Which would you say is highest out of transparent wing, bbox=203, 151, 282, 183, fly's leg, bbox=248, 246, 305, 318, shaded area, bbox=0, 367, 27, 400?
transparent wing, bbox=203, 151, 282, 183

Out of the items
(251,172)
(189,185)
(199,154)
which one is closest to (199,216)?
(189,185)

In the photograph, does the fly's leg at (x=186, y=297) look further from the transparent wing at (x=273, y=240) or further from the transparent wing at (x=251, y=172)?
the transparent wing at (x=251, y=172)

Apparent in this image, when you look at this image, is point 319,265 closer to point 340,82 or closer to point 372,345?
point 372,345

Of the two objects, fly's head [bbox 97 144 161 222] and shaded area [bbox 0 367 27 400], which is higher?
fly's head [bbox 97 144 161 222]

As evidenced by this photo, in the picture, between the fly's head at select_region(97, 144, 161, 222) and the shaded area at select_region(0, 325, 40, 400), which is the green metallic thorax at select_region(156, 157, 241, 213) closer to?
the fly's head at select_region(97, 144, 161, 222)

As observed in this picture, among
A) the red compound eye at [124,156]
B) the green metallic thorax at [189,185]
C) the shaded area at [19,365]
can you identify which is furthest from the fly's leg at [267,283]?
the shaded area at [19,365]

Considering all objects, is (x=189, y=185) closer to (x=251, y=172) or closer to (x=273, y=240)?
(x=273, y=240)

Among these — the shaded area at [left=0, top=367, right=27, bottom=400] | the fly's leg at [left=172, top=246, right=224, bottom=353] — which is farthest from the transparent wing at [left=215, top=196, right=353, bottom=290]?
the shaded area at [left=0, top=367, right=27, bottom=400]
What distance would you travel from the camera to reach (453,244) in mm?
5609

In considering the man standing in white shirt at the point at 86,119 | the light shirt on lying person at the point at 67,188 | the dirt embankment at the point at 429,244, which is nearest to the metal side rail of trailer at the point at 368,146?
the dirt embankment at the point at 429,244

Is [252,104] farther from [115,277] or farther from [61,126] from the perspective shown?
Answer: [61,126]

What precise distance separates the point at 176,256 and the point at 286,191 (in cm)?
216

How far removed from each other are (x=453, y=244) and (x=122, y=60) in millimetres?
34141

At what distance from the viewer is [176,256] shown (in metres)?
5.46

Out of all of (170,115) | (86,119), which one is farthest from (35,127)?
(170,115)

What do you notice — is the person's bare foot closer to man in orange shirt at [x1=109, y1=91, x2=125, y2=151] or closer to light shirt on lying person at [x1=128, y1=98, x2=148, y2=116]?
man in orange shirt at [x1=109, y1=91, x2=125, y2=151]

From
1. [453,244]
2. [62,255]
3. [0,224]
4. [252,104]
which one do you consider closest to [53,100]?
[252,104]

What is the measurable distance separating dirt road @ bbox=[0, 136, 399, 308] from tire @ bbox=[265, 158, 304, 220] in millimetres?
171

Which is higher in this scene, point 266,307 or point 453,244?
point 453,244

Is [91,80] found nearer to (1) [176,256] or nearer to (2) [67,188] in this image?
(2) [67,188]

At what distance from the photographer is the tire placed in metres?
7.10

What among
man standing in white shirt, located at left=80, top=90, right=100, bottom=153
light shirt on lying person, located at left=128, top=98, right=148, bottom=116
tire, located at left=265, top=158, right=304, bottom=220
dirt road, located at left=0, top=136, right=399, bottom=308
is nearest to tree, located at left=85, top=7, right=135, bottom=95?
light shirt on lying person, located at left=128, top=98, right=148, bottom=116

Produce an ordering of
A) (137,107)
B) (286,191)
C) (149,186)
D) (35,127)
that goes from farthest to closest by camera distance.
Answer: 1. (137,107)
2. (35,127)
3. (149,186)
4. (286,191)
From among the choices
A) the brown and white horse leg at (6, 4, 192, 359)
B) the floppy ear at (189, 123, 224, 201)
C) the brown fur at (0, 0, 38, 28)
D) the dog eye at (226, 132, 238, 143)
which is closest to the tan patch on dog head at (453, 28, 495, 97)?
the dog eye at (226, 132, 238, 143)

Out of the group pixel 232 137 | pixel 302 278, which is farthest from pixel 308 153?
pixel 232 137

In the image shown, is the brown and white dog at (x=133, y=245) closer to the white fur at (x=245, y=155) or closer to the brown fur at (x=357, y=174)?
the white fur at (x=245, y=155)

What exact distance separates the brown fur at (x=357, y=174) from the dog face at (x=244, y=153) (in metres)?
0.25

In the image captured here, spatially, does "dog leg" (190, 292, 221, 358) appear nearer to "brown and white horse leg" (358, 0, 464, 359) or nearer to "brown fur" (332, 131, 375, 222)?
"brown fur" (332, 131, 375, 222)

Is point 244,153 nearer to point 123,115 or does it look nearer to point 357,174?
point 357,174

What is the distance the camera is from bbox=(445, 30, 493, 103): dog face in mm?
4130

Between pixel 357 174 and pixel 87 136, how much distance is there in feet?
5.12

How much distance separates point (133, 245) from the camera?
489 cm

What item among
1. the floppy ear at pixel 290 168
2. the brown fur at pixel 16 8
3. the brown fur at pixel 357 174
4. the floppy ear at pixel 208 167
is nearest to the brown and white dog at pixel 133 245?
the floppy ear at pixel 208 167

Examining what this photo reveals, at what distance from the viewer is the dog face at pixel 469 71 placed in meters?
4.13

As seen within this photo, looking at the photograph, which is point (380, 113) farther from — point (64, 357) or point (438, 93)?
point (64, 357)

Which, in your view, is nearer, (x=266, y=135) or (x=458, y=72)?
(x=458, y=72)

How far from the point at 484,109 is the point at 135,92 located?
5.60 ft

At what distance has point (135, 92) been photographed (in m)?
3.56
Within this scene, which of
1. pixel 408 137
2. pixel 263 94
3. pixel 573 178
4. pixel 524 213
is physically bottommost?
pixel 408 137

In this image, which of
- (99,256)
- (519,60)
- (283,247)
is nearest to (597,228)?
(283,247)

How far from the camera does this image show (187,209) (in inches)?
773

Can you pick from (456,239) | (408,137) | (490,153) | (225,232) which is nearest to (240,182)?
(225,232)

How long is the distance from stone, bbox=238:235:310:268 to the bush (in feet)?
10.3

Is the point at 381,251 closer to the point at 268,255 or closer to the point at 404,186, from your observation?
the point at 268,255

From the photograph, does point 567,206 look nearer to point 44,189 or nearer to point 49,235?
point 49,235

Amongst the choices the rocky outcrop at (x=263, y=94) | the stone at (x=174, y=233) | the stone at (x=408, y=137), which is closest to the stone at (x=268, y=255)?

******************************

GIVEN INSTRUCTION:
Rewrite all of the items above as one numbered list, and leave out the blank lines.

REPLY:
1. Which would you say is highest out of transparent wing, bbox=203, 151, 282, 183, fly's leg, bbox=248, 246, 305, 318, shaded area, bbox=0, 367, 27, 400?
2. transparent wing, bbox=203, 151, 282, 183
3. Out of the items
4. (251,172)
5. (189,185)
6. (199,154)
7. which one is closest to (199,216)?
8. (189,185)
9. In the photograph, does the fly's leg at (x=186, y=297) look further from the transparent wing at (x=273, y=240) or further from the transparent wing at (x=251, y=172)?
10. the transparent wing at (x=251, y=172)
11. Apparent in this image, when you look at this image, is point 319,265 closer to point 340,82 or closer to point 372,345?
12. point 372,345
13. Of the two objects, fly's head [bbox 97 144 161 222] and shaded area [bbox 0 367 27 400], which is higher?
14. fly's head [bbox 97 144 161 222]
15. As evidenced by this photo, in the picture, between the fly's head at select_region(97, 144, 161, 222) and the shaded area at select_region(0, 325, 40, 400), which is the green metallic thorax at select_region(156, 157, 241, 213) closer to?
16. the fly's head at select_region(97, 144, 161, 222)
17. As observed in this picture, among
18. A) the red compound eye at [124,156]
19. B) the green metallic thorax at [189,185]
20. C) the shaded area at [19,365]
21. can you identify which is furthest from the fly's leg at [267,283]?
22. the shaded area at [19,365]
23. Considering all objects, is (x=189, y=185) closer to (x=251, y=172) or closer to (x=273, y=240)?
24. (x=273, y=240)
25. Among these — the shaded area at [left=0, top=367, right=27, bottom=400] | the fly's leg at [left=172, top=246, right=224, bottom=353] — which is farthest from the transparent wing at [left=215, top=196, right=353, bottom=290]?
26. the shaded area at [left=0, top=367, right=27, bottom=400]
27. What distance would you travel from the camera to reach (453,244) in mm?
28. 5609
29. In considering the man standing in white shirt at the point at 86,119 | the light shirt on lying person at the point at 67,188 | the dirt embankment at the point at 429,244, which is nearest to the metal side rail of trailer at the point at 368,146?
30. the dirt embankment at the point at 429,244
31. Is [252,104] farther from [115,277] or farther from [61,126] from the perspective shown?
32. Answer: [61,126]
33. What precise distance separates the point at 176,256 and the point at 286,191 (in cm)?
34. 216
35. How far removed from each other are (x=453, y=244) and (x=122, y=60) in millimetres?
36. 34141
37. At what distance from the viewer is [176,256] shown (in metres)?
38. 5.46
39. Out of all of (170,115) | (86,119), which one is farthest from (35,127)?
40. (170,115)
41. What do you notice — is the person's bare foot closer to man in orange shirt at [x1=109, y1=91, x2=125, y2=151] or closer to light shirt on lying person at [x1=128, y1=98, x2=148, y2=116]?
42. man in orange shirt at [x1=109, y1=91, x2=125, y2=151]
43. From
44. 1. [453,244]
45. 2. [62,255]
46. 3. [0,224]
47. 4. [252,104]
48. which one do you consider closest to [53,100]?
49. [252,104]
50. What is the measurable distance separating dirt road @ bbox=[0, 136, 399, 308] from tire @ bbox=[265, 158, 304, 220] in millimetres?
51. 171
52. Which is higher in this scene, point 266,307 or point 453,244?
53. point 453,244
54. Is [91,80] found nearer to (1) [176,256] or nearer to (2) [67,188] in this image?
55. (2) [67,188]
56. At what distance from the photographer is the tire placed in metres?
57. 7.10
58. What among
59. man standing in white shirt, located at left=80, top=90, right=100, bottom=153
60. light shirt on lying person, located at left=128, top=98, right=148, bottom=116
61. tire, located at left=265, top=158, right=304, bottom=220
62. dirt road, located at left=0, top=136, right=399, bottom=308
63. is nearest to tree, located at left=85, top=7, right=135, bottom=95?
64. light shirt on lying person, located at left=128, top=98, right=148, bottom=116
65. Produce an ordering of
66. A) (137,107)
67. B) (286,191)
68. C) (149,186)
69. D) (35,127)
70. that goes from farthest to closest by camera distance.
71. Answer: 1. (137,107)
72. 2. (35,127)
73. 3. (149,186)
74. 4. (286,191)
75. From among the choices
76. A) the brown and white horse leg at (6, 4, 192, 359)
77. B) the floppy ear at (189, 123, 224, 201)
78. C) the brown fur at (0, 0, 38, 28)
79. D) the dog eye at (226, 132, 238, 143)
80. which is closest to the tan patch on dog head at (453, 28, 495, 97)?
81. the dog eye at (226, 132, 238, 143)
82. Out of the group pixel 232 137 | pixel 302 278, which is farthest from pixel 308 153?
83. pixel 232 137
84. In the image shown, is the brown and white dog at (x=133, y=245) closer to the white fur at (x=245, y=155) or closer to the brown fur at (x=357, y=174)?
85. the white fur at (x=245, y=155)
86. What exact distance separates the brown fur at (x=357, y=174) from the dog face at (x=244, y=153) (in metres)?
87. 0.25
88. In the image captured here, spatially, does "dog leg" (190, 292, 221, 358) appear nearer to "brown and white horse leg" (358, 0, 464, 359) or nearer to "brown fur" (332, 131, 375, 222)?
89. "brown fur" (332, 131, 375, 222)
90. Is point 244,153 nearer to point 123,115 or does it look nearer to point 357,174?
91. point 357,174
92. What is the distance the camera is from bbox=(445, 30, 493, 103): dog face in mm?
93. 4130
94. Between pixel 357 174 and pixel 87 136, how much distance is there in feet?
95. 5.12
96. How much distance separates point (133, 245) from the camera?
97. 489 cm
98. What item among
99. 1. the floppy ear at pixel 290 168
100. 2. the brown fur at pixel 16 8
101. 3. the brown fur at pixel 357 174
102. 4. the floppy ear at pixel 208 167
103. is nearest to the brown and white dog at pixel 133 245?
104. the floppy ear at pixel 208 167
105. Examining what this photo reveals, at what distance from the viewer is the dog face at pixel 469 71 placed in meters?
106. 4.13
107. As seen within this photo, looking at the photograph, which is point (380, 113) farther from — point (64, 357) or point (438, 93)?
108. point (64, 357)
109. Which, in your view, is nearer, (x=266, y=135) or (x=458, y=72)?
110. (x=458, y=72)
111. How far from the point at 484,109 is the point at 135,92 located?
112. 5.60 ft
113. At what distance has point (135, 92) been photographed (in m)?
114. 3.56
115. Within this scene, which of
116. 1. pixel 408 137
117. 2. pixel 263 94
118. 3. pixel 573 178
119. 4. pixel 524 213
120. is physically bottommost?
121. pixel 408 137
122. In this image, which of
123. - (99,256)
124. - (519,60)
125. - (283,247)
126. is nearest to (597,228)?
127. (283,247)
128. How far from the camera does this image show (187,209) (in inches)?
129. 773
130. Can you pick from (456,239) | (408,137) | (490,153) | (225,232) which is nearest to (240,182)?
131. (225,232)
132. How long is the distance from stone, bbox=238:235:310:268 to the bush (in feet)?
133. 10.3
134. Is the point at 381,251 closer to the point at 268,255 or closer to the point at 404,186, from your observation?
135. the point at 268,255
136. From the photograph, does point 567,206 look nearer to point 44,189 or nearer to point 49,235?
137. point 49,235
138. Amongst the choices the rocky outcrop at (x=263, y=94) | the stone at (x=174, y=233) | the stone at (x=408, y=137), which is closest to the stone at (x=268, y=255)?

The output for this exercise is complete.